Read Judgement: Gurdev Singh v. State of Haryana and ors
Chandigarh, July 19, 2021: The Punjab and Haryana High Court has dismissed the plea of a Sarpanch from Haryana who was removed after being found ineligible following an inquiry.
A Bench of Justice Anil Kshetarpal held that it is apparent from reading of provisions of the Haryana Panchayati Raj (Amendment) Act, 2015 that a sarpanch, who has not passed the matriculation examination or its equivalent examination from any recognised institution/board, shall not continue as such. For a woman candidate or a candidate belonging to a Scheduled Caste, the minimum qualification is middle pass.
The petitioner was elected as Sarpanch of Gram Panchayat of Ludas village, Tehsil and District Hisar, in the general election held in 2016. The petitioner while filing nomination papers claimed that he had passed matriculation examination from the Bihar Sanskrit Shiksha Board, Patna, in 1989.
On a complaint submitted by one Sukhbir, the then Deputy Commissioner, Hisar directed that a preliminary inquiry be held. The Law Officer (Panchayat) held the preliminary inquiry.

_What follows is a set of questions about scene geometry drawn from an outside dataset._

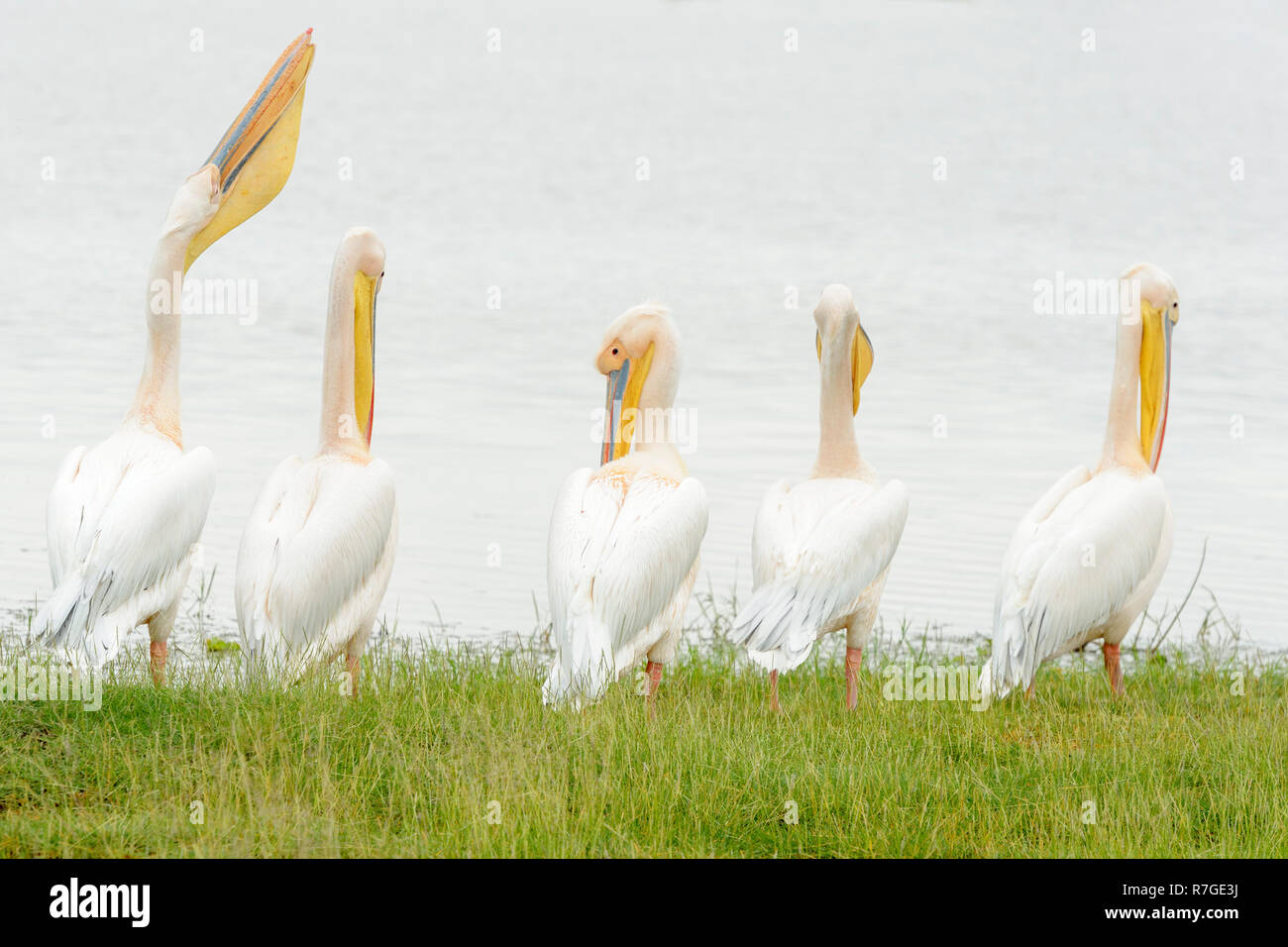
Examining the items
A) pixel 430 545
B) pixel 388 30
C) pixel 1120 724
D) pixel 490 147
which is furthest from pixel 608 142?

During the inquiry, the District Education Officer, Hisar, after verification, sent a report on 16.01.2017 informing the inquiry officer on the basis of information provided by the Controller of Exams, Bihar Sanskrit Shiksha Board, Patna, that the Sarpanch did not pass the exam.

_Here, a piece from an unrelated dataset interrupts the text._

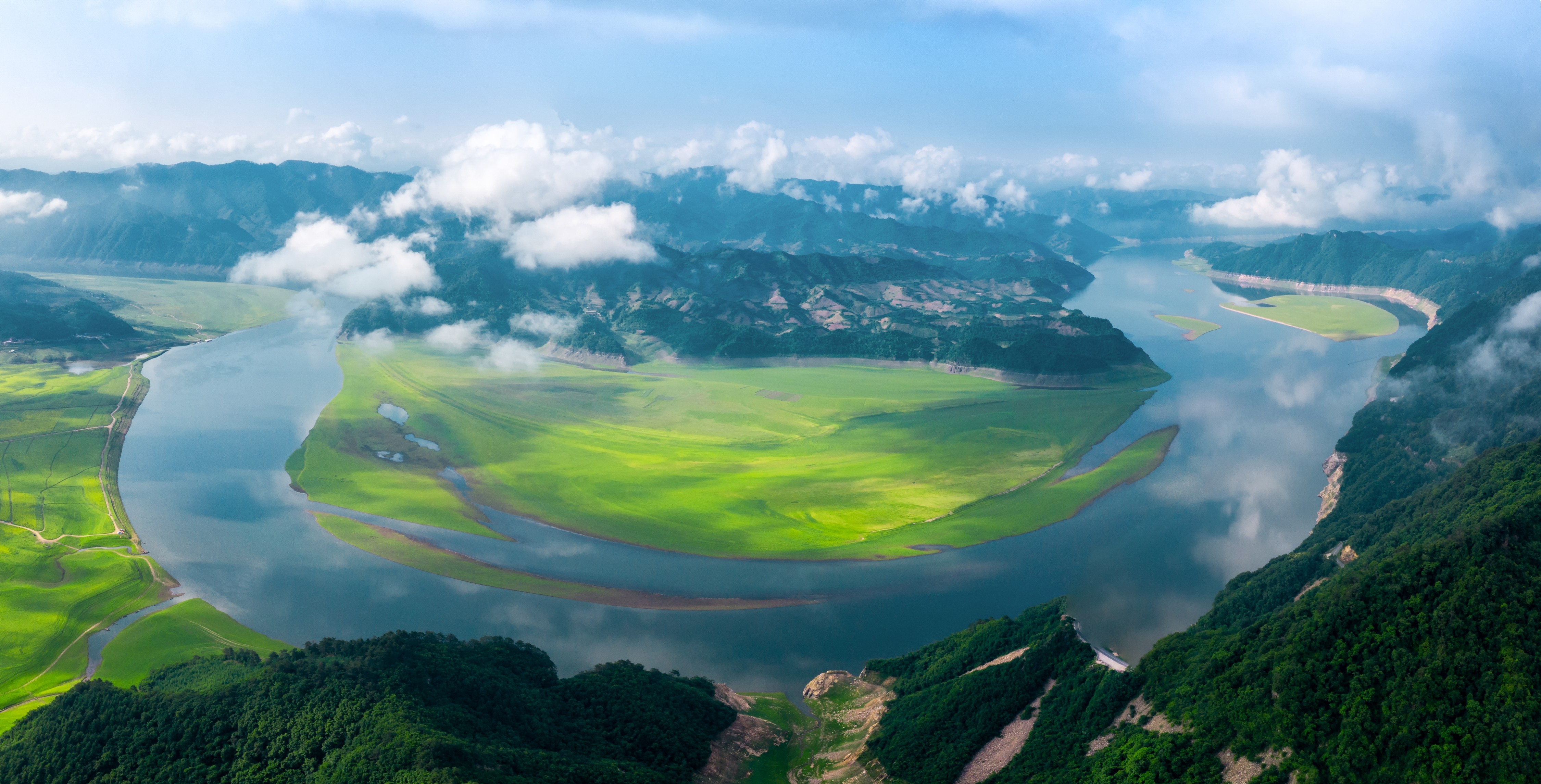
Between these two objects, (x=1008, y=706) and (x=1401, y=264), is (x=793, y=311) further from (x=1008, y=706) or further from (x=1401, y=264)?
(x=1401, y=264)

On the basis of the inquiry report, the Deputy Commissioner found that the petitioner was not qualified to be elected as a Sarpanch and hence, ordered his removal.
The Sarpanch then filed an appeal which was dismissed by the Additional Chief Secretary to Government of Haryana, Development and Panchayats Department, on 23.06.2021. The Sarpanch then challenged his dismissal in the High Court.
Deciding the matter, the HC stated that there can hardly be any doubt about the fact that the petitioner does not possess the minimum qualification to remain on the Sarpanch’s post.
“The aforesaid findings arrived at by the Deputy Commissioner as well as the Additional Chief Secretary have not been assailed by the learned counsel. However, as noticed above, he contends that the petitioner could only be removed by filing an election petition under Section 176 of the Act,” the High Court observed.
The petitioner also contended that the Deputy Commissioner could not exercise the powers to remove him from the office of Sarpanch under Section 51 of the Haryana Panchayati Raj Act, 1994.
“This Court has considered the submission, however, finding no merit therein,” the court said.
The Bench stated that it is well settled that all the provisions of the Haryana Panchayati Raj Act, 1994 have to be given effect by “harmonious construction”. If two separate provisions overlap then both the provisions have to be read conjointly, the Bench held.
“On a conjoint reading of the Act, it is apparent that both provisions do not exclude each other. Both the sections operate in their own field. Section 176 operates when an election petition is brought before the competent Court of jurisdiction. Whereas, Section 51 enables the Director or the Deputy Commissioner concerned to pass an order of removal on the basis of grounds specified in sub-section (3) of Section 51,” stated the HC.